When Tony Blair and Gordon Brown left the UK exposed to the global financial crash, Labour was banished for another 14. One failed Tory administration followed another, until voters decided Labour couldn’t be any worse. They were wrong.

Starmer was sold as steady and reliable. Instead, he appears detached, evasive and prone to denial. His instinct when confronted with a problem is to pretend it doesn’t exist – or simply to lie.

My bet is that Rachel Reeves will deliver the fatal blow. She’ll bring Labour to its knees through sheer ineptitude as the economy spins out of her grasp.

Every Budget tax hike Reeves imposes this autumn – and there will be plenty – will alienate voters, crush growth and leave the public finances in even deeper disarray.

It could all end in a run on the pound and IMF-style bailout, a humiliation not seen since 1976. Labour won’t survive that. When Starmer is swept from power, it could be goodnight Labour.
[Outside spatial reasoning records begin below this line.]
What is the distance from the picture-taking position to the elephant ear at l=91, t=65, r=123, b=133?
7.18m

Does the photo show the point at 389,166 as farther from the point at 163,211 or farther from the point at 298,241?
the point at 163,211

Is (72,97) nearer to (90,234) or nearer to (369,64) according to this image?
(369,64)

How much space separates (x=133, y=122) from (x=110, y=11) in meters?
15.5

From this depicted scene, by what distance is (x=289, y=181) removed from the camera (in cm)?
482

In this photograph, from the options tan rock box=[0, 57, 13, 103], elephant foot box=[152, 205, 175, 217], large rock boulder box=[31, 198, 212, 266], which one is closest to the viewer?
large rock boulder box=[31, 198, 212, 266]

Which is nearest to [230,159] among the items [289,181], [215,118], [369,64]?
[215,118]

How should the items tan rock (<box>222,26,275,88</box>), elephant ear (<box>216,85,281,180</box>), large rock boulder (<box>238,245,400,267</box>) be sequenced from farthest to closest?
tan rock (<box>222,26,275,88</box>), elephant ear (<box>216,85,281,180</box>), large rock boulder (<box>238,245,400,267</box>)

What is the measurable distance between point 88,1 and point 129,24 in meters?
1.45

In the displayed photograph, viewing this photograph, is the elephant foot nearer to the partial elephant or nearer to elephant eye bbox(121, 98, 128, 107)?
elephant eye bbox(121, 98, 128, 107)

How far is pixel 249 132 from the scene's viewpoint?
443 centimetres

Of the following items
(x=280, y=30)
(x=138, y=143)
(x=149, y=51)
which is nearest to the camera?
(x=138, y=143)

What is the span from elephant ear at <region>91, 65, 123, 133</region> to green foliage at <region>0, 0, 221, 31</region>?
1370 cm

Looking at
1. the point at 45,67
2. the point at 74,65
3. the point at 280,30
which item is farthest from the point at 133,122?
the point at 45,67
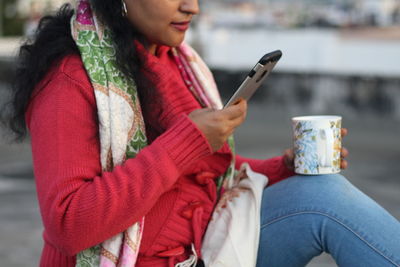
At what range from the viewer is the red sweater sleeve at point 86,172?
→ 157cm

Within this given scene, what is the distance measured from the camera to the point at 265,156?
6.00 m

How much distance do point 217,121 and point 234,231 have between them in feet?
1.00

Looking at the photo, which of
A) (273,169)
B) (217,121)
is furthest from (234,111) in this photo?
(273,169)

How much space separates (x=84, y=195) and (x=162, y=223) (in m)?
0.25

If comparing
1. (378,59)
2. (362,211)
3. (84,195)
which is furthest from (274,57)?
(378,59)

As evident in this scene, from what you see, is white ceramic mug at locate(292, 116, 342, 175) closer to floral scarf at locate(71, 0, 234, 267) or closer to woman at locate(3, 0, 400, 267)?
woman at locate(3, 0, 400, 267)

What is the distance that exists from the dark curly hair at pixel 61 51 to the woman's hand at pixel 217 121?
0.18 meters

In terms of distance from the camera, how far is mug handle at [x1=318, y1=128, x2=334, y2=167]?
184cm

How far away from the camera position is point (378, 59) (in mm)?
9125

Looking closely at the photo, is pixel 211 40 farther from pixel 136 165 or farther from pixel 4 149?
pixel 136 165

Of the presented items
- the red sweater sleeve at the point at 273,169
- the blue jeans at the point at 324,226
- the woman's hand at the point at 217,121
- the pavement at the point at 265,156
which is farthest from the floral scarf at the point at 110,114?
the pavement at the point at 265,156

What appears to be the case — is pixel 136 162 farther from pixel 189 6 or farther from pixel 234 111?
pixel 189 6

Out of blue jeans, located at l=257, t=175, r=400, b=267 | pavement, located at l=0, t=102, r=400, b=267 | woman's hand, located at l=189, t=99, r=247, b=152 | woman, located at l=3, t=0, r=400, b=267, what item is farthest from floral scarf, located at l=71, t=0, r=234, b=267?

Many would love that but be warned: what comes next may be even worse.

The Tories have vanished from view, and voters seem to prefer it that way. That leaves Nigel Farage’s Reform as the obvious successor.

Yet Farage knows his own dilemma: he can’t attack the bloated state without hitting many of his own supporters.

On the left, Starmer’s collapse will unleash a cacophony of splinter groups. Zarah Sultana and Jeremy Corbyn’s new project, temporarily called “Your Party”, is so chaotic it can’t even decide on its name. Among the online suggestions are “People’s Front of Judea” and “Votey McVoteface”. Whatever emerges will be a bad joke.

There’s also Ed Davey’s virtue-signalling Lib Dems, the Greens, and a string of extremists on both left and right, along with a growing army Islamists and street agitators, all hoping to profit from Britain’s decline. None has any plan to balance the books or rein in the deficit.

For all its incompetence, Labour at least offered a bulwark against far-left chaos. If Starmer destroys his party, that barrier may be gone. We won’t miss Labour, but we won’t enjoy what comes after.